SAGE 1 – Commençons par l’article L622-I.

SAGE 2 – « Sous réserve des exemptions prévues à l’article L622-4… »

SAGE 1 – Laissons les exemptions pour le moment.

SAGE 2 – « Toute personne qui aura… »

SAGE 1 – « Toute personne » Qui veut faire Toute Personne ?

SAGE 3 – Je veux bien.

SAGE 1 – Très bien, mettez-vous là, je vous remercie.

SAGE 3 – Je vous en prie.

SAGE 1 – Reprenez.

SAGE 2 – « Toute personne… »

SAGE 3 – Ici présente.

SAGE 2 – « …qui aura par une aide directe… »

SAGE 1 – Vous pouvez faire quelqu’un qui a besoin d’une aide directe ?

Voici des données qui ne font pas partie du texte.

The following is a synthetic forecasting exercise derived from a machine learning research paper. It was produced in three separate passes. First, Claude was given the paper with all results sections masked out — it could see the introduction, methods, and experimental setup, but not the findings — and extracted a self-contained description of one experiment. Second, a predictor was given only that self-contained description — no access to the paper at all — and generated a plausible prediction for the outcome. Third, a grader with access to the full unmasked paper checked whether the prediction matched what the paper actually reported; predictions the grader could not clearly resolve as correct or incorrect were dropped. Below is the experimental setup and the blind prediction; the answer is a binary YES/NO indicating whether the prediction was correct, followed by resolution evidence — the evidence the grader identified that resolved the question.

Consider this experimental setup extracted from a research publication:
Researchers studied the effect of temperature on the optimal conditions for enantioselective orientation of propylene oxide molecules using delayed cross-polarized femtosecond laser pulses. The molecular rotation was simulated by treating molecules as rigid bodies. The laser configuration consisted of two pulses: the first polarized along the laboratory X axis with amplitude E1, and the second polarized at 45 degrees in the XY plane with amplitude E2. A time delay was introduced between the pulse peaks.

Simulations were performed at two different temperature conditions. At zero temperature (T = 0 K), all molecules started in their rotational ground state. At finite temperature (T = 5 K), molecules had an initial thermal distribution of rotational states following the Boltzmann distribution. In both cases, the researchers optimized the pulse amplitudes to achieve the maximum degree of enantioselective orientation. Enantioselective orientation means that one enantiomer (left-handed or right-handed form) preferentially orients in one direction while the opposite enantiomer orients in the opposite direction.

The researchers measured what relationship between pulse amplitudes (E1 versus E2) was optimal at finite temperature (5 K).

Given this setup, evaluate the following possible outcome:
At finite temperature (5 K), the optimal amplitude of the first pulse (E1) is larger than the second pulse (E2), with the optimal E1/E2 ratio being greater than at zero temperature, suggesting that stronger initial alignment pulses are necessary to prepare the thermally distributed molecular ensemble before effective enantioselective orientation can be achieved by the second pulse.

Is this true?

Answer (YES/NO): NO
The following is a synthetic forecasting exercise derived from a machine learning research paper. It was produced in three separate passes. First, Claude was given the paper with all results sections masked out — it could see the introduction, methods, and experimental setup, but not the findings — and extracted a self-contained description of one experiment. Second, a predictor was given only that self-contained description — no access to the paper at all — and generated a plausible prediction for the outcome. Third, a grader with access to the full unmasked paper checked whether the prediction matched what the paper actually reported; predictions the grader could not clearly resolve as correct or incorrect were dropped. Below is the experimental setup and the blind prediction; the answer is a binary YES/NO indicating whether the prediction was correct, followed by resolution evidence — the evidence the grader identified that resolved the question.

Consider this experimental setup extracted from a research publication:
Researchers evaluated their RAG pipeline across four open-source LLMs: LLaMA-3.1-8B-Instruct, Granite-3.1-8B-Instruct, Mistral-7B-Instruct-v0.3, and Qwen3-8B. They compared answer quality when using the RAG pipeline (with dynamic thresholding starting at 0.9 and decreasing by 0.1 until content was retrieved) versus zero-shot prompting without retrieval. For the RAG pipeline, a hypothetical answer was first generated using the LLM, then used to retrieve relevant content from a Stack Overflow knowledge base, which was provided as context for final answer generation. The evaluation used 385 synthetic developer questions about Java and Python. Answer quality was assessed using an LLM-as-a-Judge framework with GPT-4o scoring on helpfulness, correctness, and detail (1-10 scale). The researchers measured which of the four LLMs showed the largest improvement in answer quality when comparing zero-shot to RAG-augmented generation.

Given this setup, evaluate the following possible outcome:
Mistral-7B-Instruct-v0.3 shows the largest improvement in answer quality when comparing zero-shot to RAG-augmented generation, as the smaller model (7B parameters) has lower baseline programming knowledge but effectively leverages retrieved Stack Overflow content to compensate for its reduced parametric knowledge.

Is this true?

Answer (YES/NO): NO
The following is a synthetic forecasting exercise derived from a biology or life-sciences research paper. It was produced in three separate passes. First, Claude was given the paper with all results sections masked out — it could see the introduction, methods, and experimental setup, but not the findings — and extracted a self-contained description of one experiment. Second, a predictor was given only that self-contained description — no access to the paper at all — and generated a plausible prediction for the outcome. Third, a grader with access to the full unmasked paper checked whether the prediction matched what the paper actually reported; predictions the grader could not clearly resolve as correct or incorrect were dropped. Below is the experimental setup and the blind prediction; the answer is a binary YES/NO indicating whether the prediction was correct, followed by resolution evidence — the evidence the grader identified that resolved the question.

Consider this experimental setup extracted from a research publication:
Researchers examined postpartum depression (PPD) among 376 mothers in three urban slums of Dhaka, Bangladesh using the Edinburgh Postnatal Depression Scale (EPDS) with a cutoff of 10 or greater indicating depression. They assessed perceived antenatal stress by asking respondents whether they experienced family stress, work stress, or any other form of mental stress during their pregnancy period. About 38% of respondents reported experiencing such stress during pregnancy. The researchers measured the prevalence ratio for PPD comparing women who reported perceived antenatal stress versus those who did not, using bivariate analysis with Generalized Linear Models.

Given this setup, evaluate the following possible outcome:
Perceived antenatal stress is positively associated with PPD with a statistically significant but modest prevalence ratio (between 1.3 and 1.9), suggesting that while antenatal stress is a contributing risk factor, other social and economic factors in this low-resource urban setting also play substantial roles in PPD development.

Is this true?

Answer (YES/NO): NO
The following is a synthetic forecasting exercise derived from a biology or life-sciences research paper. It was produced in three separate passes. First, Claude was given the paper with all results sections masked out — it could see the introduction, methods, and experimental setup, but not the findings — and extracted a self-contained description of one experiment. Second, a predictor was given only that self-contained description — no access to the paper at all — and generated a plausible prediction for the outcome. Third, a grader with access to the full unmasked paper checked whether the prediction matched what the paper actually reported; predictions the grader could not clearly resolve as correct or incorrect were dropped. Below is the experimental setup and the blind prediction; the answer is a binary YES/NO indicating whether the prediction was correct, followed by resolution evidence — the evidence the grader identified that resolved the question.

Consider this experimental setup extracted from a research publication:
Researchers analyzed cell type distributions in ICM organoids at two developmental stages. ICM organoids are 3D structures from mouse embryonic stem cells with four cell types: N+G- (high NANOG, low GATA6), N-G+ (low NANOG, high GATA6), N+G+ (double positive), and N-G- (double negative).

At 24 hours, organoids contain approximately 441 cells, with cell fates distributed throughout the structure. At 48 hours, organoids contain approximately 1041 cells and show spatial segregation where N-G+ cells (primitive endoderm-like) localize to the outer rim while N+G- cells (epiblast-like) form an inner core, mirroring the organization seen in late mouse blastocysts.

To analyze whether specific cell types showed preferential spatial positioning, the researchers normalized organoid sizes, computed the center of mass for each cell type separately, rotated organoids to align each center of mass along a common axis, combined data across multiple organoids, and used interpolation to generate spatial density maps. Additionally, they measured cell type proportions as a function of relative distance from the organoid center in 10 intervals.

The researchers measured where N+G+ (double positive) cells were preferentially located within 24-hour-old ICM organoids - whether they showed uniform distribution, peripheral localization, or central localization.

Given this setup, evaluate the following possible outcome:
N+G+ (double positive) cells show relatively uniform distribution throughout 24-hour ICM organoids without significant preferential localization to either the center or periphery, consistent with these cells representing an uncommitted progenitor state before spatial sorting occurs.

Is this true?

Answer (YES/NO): YES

SAGE 4 – Oui, bien sûr. Alors… par exemple … Je suis en fauteuil roulant, oui, voilà, je suis en fauteuil roulant parce que j’ai… une sclérose en plaques. Alors ce jour-là, je me rends à la pharmacie pour aller chercher mes médicaments. Sauf qu’à l’entrée de la pharmacie il y a un escalier. Un petit escalier de deux, trois marches que je ne peux pas franchir avec mon fauteuil.

SAGE 1 – Allez-y Toute Personne, fournissez-lui une aide directe.


Ainsi, le texte se veut politique et ancré dans le réel. Faustine Noguès fait ici une critique caustique de notre société ultra connectée, de notre monde ultra moderne dont les valeurs humanistes se sont perdues derrière un écran. Mais le plaisir essentiel de la pièce repose sur son humour. Pas de discours désespéré, mais une fable drôle et humaniste. Le texte est traversé de fulgurances bouffonnes jouissives. J’ai beaucoup ri en le lisant comme j’avais d’ailleurs beaucoup ri en lisant Surprise Parti.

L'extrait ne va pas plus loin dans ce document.